Council House - Design

Design

Council housing was generally typified by houses with generously sized rooms (compared to the bottom end of the private sector), particularly those built in the 1970s after the Parker Morris standards were introduced. However they also tended to be unimaginatively designed, and rigid council rules often forbade tenants "personalising" their houses. Council tenants also faced problems of mobility, finding it hard to move from one property to another as their families grew or shrank, or to seek work. Despite the building, there was a constant demand for housing, and 'waiting lists' are maintained with preference being given to those in greatest need. In Birmingham, people accepted as eligible for council housing are allocated points according to need, people then bid for properties and the property goes to the bidder with the highest number of points who wants it. People who fail to get a property can carry on bidding until they are successful. This is like a market but bidding success depends on need rather than financial resources.

The original council houses from the early 1920s were among the first houses in the country to feature electricity, running water, bathrooms, indoor toilets and front/rear gardens.

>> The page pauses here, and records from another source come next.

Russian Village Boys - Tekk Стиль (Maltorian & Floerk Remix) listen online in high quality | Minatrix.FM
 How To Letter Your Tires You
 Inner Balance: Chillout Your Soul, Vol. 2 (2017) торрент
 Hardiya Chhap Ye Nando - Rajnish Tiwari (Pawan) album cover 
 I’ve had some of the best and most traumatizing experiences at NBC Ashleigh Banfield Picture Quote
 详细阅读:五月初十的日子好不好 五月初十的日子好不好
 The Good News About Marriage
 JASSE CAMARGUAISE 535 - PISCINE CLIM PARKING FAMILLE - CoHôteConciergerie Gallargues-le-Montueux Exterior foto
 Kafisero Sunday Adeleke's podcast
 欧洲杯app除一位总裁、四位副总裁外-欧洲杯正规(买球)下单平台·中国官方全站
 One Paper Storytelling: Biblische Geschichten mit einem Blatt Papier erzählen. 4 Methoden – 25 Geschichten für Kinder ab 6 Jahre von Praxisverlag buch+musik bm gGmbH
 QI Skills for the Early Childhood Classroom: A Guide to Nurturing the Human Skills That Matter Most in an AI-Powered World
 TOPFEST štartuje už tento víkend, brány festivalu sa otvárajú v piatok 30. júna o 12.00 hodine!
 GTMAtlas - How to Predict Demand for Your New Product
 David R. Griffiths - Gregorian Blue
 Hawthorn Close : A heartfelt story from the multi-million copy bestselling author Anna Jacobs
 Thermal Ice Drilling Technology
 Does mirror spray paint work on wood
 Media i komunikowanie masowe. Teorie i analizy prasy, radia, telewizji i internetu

Many of these houses had a "cottage" design and were built on estates imitating garden city principles, with an open spaced layout that gave a pleasant environment to residents who had previously lived in dilapidated inner city slums. These new houses had two, three, four or five bedrooms, and generous-size back gardens intended for vegetable-growing.

Flats and bungalows were first built by local councils during the interwar years, but in relatively low volumes. It was not until the 1950s that this type of property became a common sight, and until then it was rare to see blocks of flats which were more than three or four storeys high. It was also around this time that councils started building garages on new housing developments, although these were usually in separate blocks to houses.

The first tower block flats in Britain were built during the early 1950s, reaching a peak in the 1960s. But these flats quickly became unpopular due to poor insulation and structural defects, with construction of high-rise flats being effectively ended during the 1970s. Tower block clearance schemes were becoming common by the end of the 1980s, and continue more than 20 years later. The most notable regeneration programme featuring tower blocks was that of the Castle Vale estate in Birmingham. 32 of the estate's 34 tower blocks were cleared between 1995 and 2003, with the remaining two being refurbished and re-opened as "vertical warden-controlled schemes". All of the estate's 27 maisonette blocks were also cleared, as were more than 100 bungalows. The remaining low-rise stock, however, was retained. A similar regeneration had taken place around the end of the 1980s and start of the 1990s on Smethwick's Galton Village estate, known locally as the Concrete Jungle, which had been built in the late 1960s.

Many of the older interwar council houses have been demolished, mostly due to subsidence or decay. Much of this regeneration has been concentrated in the West Midlands since the early 1990s. Areas that have been regenerated include Pype Hayes and Stockfield in Birmingham, parts of The Lunt estate in Bilston, the Poet's Estate at Harden in Walsall and the Harrowby Road Estate in Darlaston. Several other estates are currently earmarked for a similar regeneration in the future. These include the Goscote Estate in Walsall, parts of the Priory Estate in Dudley and parts of the Tibbington Estate in Tipton.